Főzelék is also a food that is easily mistaken for being vegetarian. But though főzelék seems vegetarian friendly at first blush, it usually incorporates lard as an ingredient. Vegans won’t get that far, having shied away at most recipes’ liberal use of sour cream or roux. This is not to say there is no room for flight of fancy when it comes to főzelék. My local étkezdé, the Muskátli, sometimes offers a wonderfully vibrant carrot pottage, and newer venues like the pottage bar Hokedli experiment with imported flavors like Thai and Mexican in their pottages. Moreover, vegetarian főzelék is easily made, as is a vegan version (what would my ‘nem hagyomanos’ lunch lady think of all this, I wonder).
That said, vegetable-friendly főzelék usually benefits from being topped with another, usually meatier component. The way to get the most out of your főzelék is to request a spoonful of pörkölt (spicy stewed meat), fasírt (Hungarian meatballs) or egg on top. I have unsuccessfully tried to bring a slice of rántott sajt (fried cheese) into fashion as a főzelék topping, but I don’t think it’s an impossible dream. Staff are more tolerant of my liberal use of Erős Pista to spice up the uncharacteristically mild dish. Just don’t ask for pickles on, or anywhere near your főzelék, and you should be OK.

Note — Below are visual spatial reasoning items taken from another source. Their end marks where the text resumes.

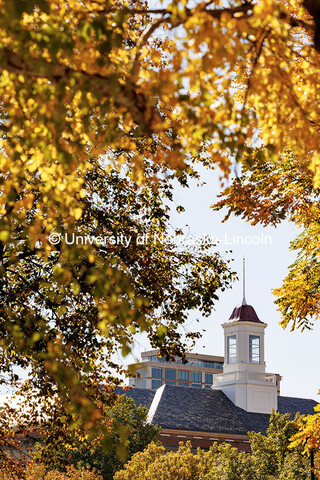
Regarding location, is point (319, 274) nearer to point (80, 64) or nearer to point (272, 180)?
point (272, 180)

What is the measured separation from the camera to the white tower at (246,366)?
233 feet

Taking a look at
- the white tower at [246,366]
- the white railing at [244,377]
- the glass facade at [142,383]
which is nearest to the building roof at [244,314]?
the white tower at [246,366]

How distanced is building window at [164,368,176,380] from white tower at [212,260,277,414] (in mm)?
54697

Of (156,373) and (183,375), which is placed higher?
(183,375)

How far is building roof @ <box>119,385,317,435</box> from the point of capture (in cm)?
6319

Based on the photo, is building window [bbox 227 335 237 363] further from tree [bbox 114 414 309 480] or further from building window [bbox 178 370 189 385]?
building window [bbox 178 370 189 385]

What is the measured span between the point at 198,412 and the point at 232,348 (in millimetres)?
10112

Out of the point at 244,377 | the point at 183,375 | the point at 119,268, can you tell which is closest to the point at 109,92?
the point at 119,268

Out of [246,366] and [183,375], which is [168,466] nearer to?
[246,366]

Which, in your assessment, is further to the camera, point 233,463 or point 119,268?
point 233,463

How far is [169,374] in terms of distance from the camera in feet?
427

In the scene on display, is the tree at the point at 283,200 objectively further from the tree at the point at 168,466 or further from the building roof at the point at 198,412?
the building roof at the point at 198,412

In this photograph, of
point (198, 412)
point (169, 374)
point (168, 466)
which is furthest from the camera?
point (169, 374)

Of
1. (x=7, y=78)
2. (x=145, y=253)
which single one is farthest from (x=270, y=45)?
(x=145, y=253)
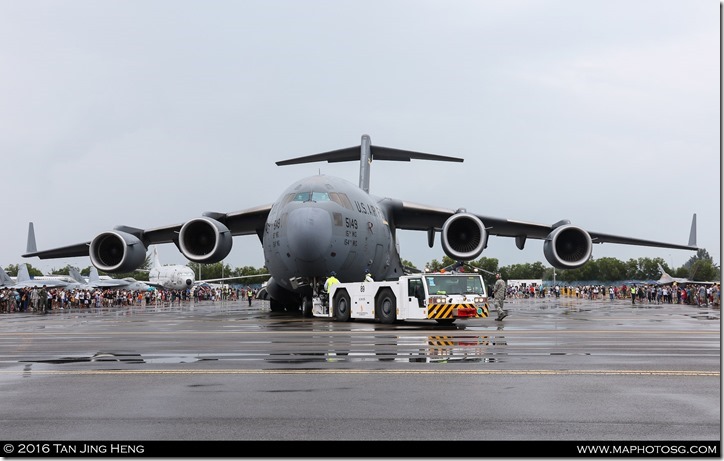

For a wide selection of dependably good traditional főzelék in Budapest, try Főzelék Faló, or for vegan or more modern takes on főzelék try Hokedli, also on Nagymező utca.
ZÖLDBORSÓ FŐZELÉK (GREEN PEA POTTAGE)
- A few slices of smoked bacon, diced
- 450 grams (1 pound) peas, shelled
- 1 teaspoon sugar
- 1 Tablespoon flour
- 150-200 grams (5-7 ounces) sour cream
- The dish can be made of any type of vegetable, and essentially just involves cooking the vegetables in a bit of fat and water and then making a sauce by adding the cooked vegetables to roux or adding sour cream mixed with a little flour at the end (called habarás, a common method of thickening soups and other dishes in Hungarian cooking). Some dishes also call for milk in the sauce. If you have any fresh herbs on hand, feel free to stir those in near the end.
- In a skillet or pot, over low heat, slowly sauté the bacon until it is a little crispy and most of the fat has been melted. Add the peas, sugar, a pinch of salt, and half cup of water (more if needed). Cook for about 15 minutes (or until taste), until the peas turn lighter green. Meanwhile, mix the flour and the sour cream (use more sour cream if you like your főzelék with lots of sauce). Thin the sour cream mixture with a few spoonfuls of the liquid from the peas. When the peas are cooked, add the sour cream mixture and cook, while stirring constantly, for about three more minutes.